──────── Text segment ────────

Appellant’s witness W. T. Bresnehan testified that he was connected with John W. Hall & Co. in the packing house brokerage business; that he had been with that company for 20 years; that he was in charge of the sales of edible and inedible tallow for that company; that edible and inedible tallow are rendered beef or mutton fats; that he-sold edible tallow to shortening manufacturers, and inedible tallow to soap and lubricating manufacturers; that he sold such products throughout the United States and Canada; and that he never sold unrendered beef or mutton fats either as edible or inedible tallow. On cross-examination he stated that when he was young he used to work in a butcher shop, at which time he sold “raw” fat as “shop scrap and bones”; that he knew that butchers sell their entire output of un~ rendered fats; that such unrendered fats are sold in enormous quantities; that he did not know under what name they were sold; and that he would not consider them tallow, because people to whom his concern sold tallow could not use raw fats.
Alfred Henry Goedert, a witness for appellant, testified that he was manager of the Jones Chambliss Co., engaged in the packing-house business; that he had been with that company for about 30 years; that, at the time of the taking of his testimony, his company was producing grease; that for many years his company also produced and sold tallow under his supervision, most of the sales being made in Cincinnati, some in Philadelphia, and some in Newark, N. J. When asked what he meant by the word “tallow,” he said that tallow is *176rendered fat. The witness further stated that he had never seen or heard of unrendered fats being traded in as “tallow,” and that all the tallow he had sold consisted of rendered fats. On cross-examination he stated that although his company had bought unrendered fats, he personally had never bought them.
Appellant’s witness C. H. Eshbaugh, of Chicago, an assistant general superintendent of the appellant company, testified that he had general supervision over the production of beef and other products, including the rendering of fats, and that he had been with Swift & Co. for about 30 years. The 'witness stated that, at one time before his connection with it, the appellant company had designated a certain section of its plant as its “rough tallow section” or “rough tallow department”; that .in that section of the plant, fatty materials and nonfatty materials were separated;.that, since that time, an increasing number of products are being used for edible purposes and are known as fancy meats; that the department formerly designated as the “rough tallow department” is now known as the “fancy meat department”; and that many, as he put it, “old timers in our organization” occasionally now refer to that department as the “rough tallow department.”

────────

What is asked:
a: Reproduce the records word for word, starting at the line containing "Given the photo, would" and ending at the end of the records.
b: Write what comes next in the court testimony about tallow.

──────── Supplied data ────────

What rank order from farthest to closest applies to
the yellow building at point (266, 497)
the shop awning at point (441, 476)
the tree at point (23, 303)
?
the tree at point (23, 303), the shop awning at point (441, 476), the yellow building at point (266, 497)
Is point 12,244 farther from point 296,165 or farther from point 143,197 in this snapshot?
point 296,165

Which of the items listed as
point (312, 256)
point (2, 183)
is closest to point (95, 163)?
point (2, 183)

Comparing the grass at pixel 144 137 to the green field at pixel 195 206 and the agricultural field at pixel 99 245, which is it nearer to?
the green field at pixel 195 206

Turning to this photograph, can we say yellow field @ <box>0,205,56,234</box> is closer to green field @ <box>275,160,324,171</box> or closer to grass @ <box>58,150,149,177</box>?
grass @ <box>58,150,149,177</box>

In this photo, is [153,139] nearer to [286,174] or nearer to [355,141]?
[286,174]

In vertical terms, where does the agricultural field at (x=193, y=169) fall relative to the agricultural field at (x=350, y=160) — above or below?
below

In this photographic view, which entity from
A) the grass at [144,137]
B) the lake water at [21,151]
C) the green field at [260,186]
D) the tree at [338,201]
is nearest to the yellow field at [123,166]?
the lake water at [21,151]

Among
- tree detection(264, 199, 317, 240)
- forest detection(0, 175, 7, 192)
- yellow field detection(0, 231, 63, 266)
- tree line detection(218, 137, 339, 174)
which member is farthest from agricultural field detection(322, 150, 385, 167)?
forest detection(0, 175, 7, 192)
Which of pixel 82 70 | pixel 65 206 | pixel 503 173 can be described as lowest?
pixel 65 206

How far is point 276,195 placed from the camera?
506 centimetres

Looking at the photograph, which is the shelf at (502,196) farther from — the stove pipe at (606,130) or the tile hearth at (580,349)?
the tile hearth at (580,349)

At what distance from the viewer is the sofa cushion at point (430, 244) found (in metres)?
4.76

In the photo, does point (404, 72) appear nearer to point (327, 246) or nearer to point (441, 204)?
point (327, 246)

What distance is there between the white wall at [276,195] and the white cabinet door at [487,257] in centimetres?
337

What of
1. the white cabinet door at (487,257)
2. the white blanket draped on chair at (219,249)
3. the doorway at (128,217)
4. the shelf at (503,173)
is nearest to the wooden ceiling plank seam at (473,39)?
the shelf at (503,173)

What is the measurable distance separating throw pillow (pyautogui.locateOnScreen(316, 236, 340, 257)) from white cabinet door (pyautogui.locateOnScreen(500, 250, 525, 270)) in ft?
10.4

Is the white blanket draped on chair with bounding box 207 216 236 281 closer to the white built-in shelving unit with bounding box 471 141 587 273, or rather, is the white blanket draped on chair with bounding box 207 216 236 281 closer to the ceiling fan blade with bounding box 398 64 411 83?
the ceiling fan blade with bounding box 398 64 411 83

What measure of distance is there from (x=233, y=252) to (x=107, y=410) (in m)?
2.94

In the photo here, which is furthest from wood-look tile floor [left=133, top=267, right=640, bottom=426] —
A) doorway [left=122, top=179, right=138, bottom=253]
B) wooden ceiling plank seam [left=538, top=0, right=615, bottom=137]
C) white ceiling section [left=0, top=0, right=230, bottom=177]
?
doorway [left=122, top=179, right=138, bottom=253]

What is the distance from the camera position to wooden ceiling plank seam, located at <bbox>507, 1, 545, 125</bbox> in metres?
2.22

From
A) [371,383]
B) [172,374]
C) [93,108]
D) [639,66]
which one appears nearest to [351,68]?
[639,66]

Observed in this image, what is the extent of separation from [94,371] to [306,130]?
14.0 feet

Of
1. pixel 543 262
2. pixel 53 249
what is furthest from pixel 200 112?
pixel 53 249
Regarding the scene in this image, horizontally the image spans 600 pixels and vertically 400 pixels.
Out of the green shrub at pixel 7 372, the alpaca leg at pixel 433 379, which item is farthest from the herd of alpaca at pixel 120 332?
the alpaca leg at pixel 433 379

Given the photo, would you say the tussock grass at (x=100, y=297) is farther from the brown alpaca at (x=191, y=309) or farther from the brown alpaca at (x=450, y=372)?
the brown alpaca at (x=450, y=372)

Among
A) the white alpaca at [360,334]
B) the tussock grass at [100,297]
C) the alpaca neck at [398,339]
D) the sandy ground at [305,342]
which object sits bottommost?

────────

Responses for each task:
a:
Given the photo, would you say the tussock grass at (x=100, y=297) is farther from the brown alpaca at (x=191, y=309) or farther from the brown alpaca at (x=450, y=372)?
the brown alpaca at (x=450, y=372)

Among
A) the white alpaca at [360,334]
B) the tussock grass at [100,297]
C) the alpaca neck at [398,339]
D) the sandy ground at [305,342]
which object sits bottommost?

b:
The witness Henry Edward Erieling, testifying for appellant, stated that he was department manager in charge of raw fat and bone material purchases for “the three subsidiary companies of Wilson & Company,” one of the so-called “big four packers”; that the “three subsidiary” companies are located in Chicago, Ill., Cambridge, Mass., and Philadelphia, Pa., respectively; that his company had a fleet of trucks for picking up rough fats from retail meat markets, wholesalers, and small packing houses; that the fats were brought to the company’s rendering plants; that the term “tallow” was not used to designate any of such unrendered fats; that, so far as his company was concerned, the term “tallow” was used to designate rendered fats only; that the average daily pick-up in retail meat markets was from 20 to 50 pounds; and that the average daily pick-up from small packing houses was from about 500 to 20,000 pounds. On cross-examination the witness stated that his concern did not buy raw fats as “tallow”; that he knew that Darling & Co. of Chicago, engaged in the business of rendering fats, purchased raw fats as “tallow,” but that the use of the term “tallow” to describe raw fats was improper.
Appellant’s witness H. C. Baumgardner stated that he was in charge of sales of byproducts for appellant in the Produce Exchange in New York; that he personally had been engaged in the purchase and sale of edible and inedible tallow for a period of about 25 years throughout the United States; that his sales were limited to rendered fats, such as edible and inedible tallow, and that he was a member of the “Tallow Committee” of the New York Produce Exchange. On cross-examination he stated that unrendered fats were bought and sold in the trade *177and commerce of the United States; that although he was not in the business of purchasing unrendered fats, he had never known such fats to be purchased as “tallow”; that he had made no investigation in the trade to ascertain under what name such fats were sold; and that his connection with the New York Produce Exchange was such that if un-rendered fats -were dealt in as “tallow,” he would know about it. He stated, however, that he could not say that unrendered fats were never sold as “tallow.”
The witness Samuel E. Henry, testifying for appellant, stated that he was a broker, dealing in tallow, grease, cracklings, and tankage; that he had been so engaged since March 1, 1926, in Chicago; that from 1907 to 1926 he was in the rendering business, making only inedible tallow; that he was so engaged, first at Boston, Mass., then at Portsmouth, N. H., then at Toledo, Ohio, and later at Philadelphia, Pa.; that during his connection with the rendering business, he was engaged in picking up shop fats, suet, and bones from retail meat markets, hotels, and small packing houses; that while he was in the rendering business he had heard raw fats referred to as “rough tallow’.’ and “raw tallow” in Toledo only; that the use of the terms “rough tallow” and “raw tallow,” as applied to raw fat in Toledo, was probably due. to the fact that they were “localisms”; that there were “localisms” in the raw fat trade in different parts of the country as there were in other trades; that he had sold rendered fats as “tallow” since 1926 in Massachusetts, New York, New Jersey, Maryland, Illinois, Indiana, Ohio, Kansas, and Missouri; and that he had acted as broker for the Van Hoven Co., Inc., manufacturers of tallow at St. Paul, Minn. On cross-examination he stated that he had made no inquiry to determine under what name raw fats were bought and sold in the trade, and that since 1926 he had been engaged in dealing in rendered iat only.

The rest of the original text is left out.